▶ [Job]: Count the lines in the records below that contain the string "Looking", matching case exactly, and reply with that number alone.

....

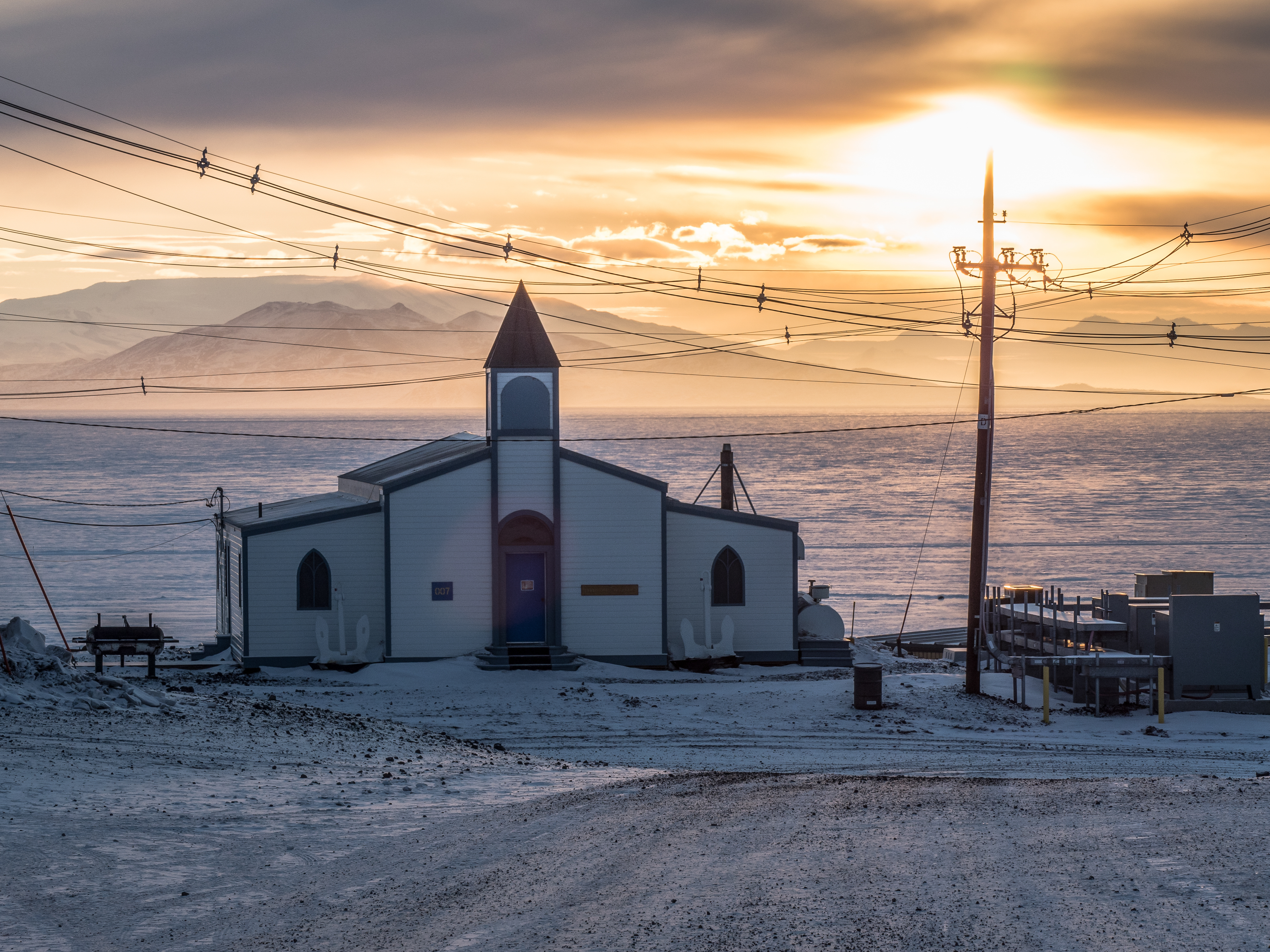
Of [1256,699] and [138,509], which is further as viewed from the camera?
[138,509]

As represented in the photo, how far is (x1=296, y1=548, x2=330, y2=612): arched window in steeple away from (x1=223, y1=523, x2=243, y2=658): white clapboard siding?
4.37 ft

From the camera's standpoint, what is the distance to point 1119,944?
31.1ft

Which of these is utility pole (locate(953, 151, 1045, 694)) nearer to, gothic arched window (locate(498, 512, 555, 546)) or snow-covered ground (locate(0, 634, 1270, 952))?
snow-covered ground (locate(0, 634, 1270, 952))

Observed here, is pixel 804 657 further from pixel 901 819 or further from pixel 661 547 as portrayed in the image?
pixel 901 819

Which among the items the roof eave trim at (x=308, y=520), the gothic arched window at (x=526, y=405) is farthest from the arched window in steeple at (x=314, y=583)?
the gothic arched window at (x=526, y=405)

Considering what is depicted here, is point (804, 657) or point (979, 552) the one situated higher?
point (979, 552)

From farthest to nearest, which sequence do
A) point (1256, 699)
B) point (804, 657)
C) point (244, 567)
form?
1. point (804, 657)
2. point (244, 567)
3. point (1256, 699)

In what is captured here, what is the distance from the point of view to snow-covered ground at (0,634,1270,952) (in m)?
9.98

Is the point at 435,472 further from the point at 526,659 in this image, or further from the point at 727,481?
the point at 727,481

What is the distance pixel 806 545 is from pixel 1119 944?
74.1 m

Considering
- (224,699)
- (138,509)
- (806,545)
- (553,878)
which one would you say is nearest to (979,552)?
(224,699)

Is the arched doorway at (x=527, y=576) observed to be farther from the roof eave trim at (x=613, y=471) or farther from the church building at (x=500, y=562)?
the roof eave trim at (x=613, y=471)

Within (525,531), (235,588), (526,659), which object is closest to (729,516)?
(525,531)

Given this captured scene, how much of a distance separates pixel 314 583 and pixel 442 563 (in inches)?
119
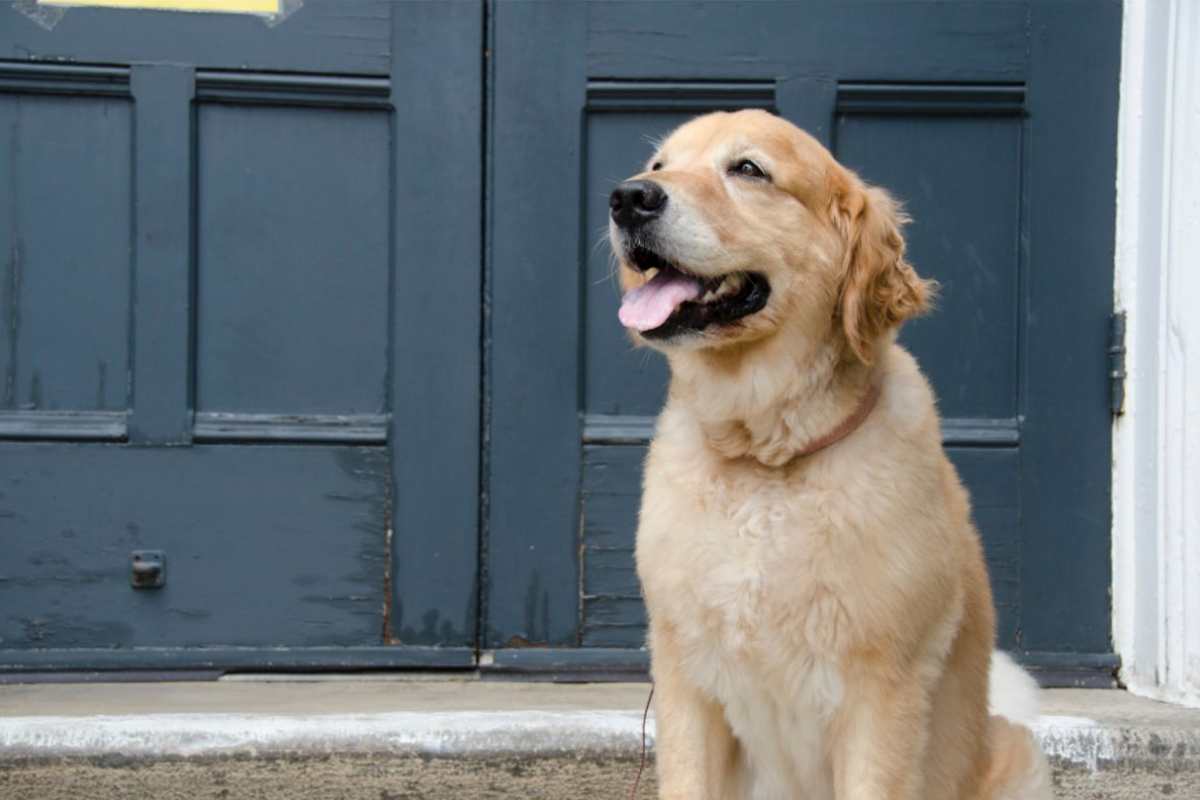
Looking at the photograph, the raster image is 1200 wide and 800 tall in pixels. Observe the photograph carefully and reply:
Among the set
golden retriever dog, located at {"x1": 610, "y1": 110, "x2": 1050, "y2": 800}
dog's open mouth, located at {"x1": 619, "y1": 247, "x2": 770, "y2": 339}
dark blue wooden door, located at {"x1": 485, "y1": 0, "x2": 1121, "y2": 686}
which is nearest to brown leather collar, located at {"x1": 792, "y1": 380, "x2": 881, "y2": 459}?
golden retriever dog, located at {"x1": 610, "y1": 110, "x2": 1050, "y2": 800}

....

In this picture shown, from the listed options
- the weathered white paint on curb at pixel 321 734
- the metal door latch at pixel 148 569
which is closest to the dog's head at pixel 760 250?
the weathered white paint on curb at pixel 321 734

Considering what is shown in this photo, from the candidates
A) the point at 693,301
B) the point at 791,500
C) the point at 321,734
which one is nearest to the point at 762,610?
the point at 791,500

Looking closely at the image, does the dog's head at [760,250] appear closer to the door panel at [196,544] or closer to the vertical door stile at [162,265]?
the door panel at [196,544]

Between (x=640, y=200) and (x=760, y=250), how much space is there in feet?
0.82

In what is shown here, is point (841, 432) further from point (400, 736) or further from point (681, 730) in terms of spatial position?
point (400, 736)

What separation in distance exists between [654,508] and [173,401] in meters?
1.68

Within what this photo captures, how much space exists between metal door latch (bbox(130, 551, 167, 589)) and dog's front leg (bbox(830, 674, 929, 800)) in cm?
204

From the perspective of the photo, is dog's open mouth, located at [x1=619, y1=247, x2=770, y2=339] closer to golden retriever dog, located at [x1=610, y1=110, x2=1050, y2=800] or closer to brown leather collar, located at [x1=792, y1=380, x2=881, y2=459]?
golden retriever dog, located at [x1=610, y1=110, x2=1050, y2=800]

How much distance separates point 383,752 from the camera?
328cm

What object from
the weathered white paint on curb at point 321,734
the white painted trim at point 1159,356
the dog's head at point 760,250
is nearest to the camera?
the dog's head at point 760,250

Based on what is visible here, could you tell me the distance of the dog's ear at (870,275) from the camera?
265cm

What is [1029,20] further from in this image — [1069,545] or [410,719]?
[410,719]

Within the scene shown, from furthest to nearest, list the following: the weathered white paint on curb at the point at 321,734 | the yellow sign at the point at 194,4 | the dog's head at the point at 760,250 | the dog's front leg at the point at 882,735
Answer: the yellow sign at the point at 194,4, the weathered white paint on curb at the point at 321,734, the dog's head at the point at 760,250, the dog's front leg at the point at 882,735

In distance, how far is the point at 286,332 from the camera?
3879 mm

....

▶ [Response]: 2